[DOCUMENT TEXT]
Strategies for Successful Monolith Splitting

In our previous post, we explored how to identify business domains in your monolith and create a plan for splitting. Now, let’s dive into the strategies for executing this plan effectively. We’ll cover modularization techniques, handling ongoing development during the transition, and measuring your progress.

If you are in the early stages of the chart, you can probably look into Modularization, if you are however towards the right hand side (like we were), you will need to take some more drastic action.

If you are on the right hand side, they your monolith is at the point you need to stop writing code there NOW.

There’s 2 things to consider:

  • for new domains, or significant new features in existing domains start them outside straight away
  • for existing domains, build a new system for each of them, and move the code out

Once your code is in a new system, you get all the benefits straight away on that code. You aren’t waiting for an entire system to migrate before you see results to your velocity. This is why we say start with the high volume change areas and domains first.

How to stop writing code there “now”? Apply the open closed principle at the system level

  1. Open for extension: Extend functionality by consuming events and calling APIs from new systems
  2. Closed for modification: Limit changes to the monolith, aim to get to the point where it’s only crucial bug fixes

This pattern encourages you to move to the new high development velocity systems.
[/DOCUMENT TEXT]
[DATASET EXTRACT]
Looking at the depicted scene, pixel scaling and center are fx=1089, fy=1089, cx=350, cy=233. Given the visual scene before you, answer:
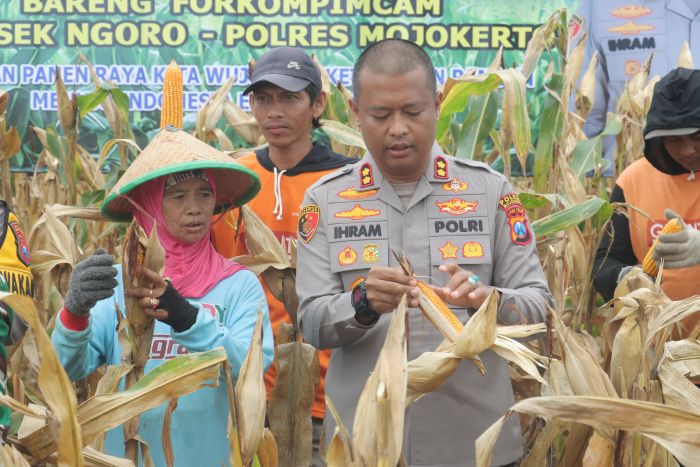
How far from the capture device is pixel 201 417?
259 centimetres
[/DATASET EXTRACT]
EXERCISE BRIEF:
Rewrite the post on monolith splitting, beginning at the words "Strategies for Successful" and stopping after "more drastic action.", with every "plan" swapped for "roadmap".

RESULT FOR THIS EXERCISE:
Strategies for Successful Monolith Splitting

In our previous post, we explored how to identify business domains in your monolith and create a roadmap for splitting. Now, let’s dive into the strategies for executing this roadmap effectively. We’ll cover modularization techniques, handling ongoing development during the transition, and measuring your progress.

If you are in the early stages of the chart, you can probably look into Modularization, if you are however towards the right hand side (like we were), you will need to take some more drastic action.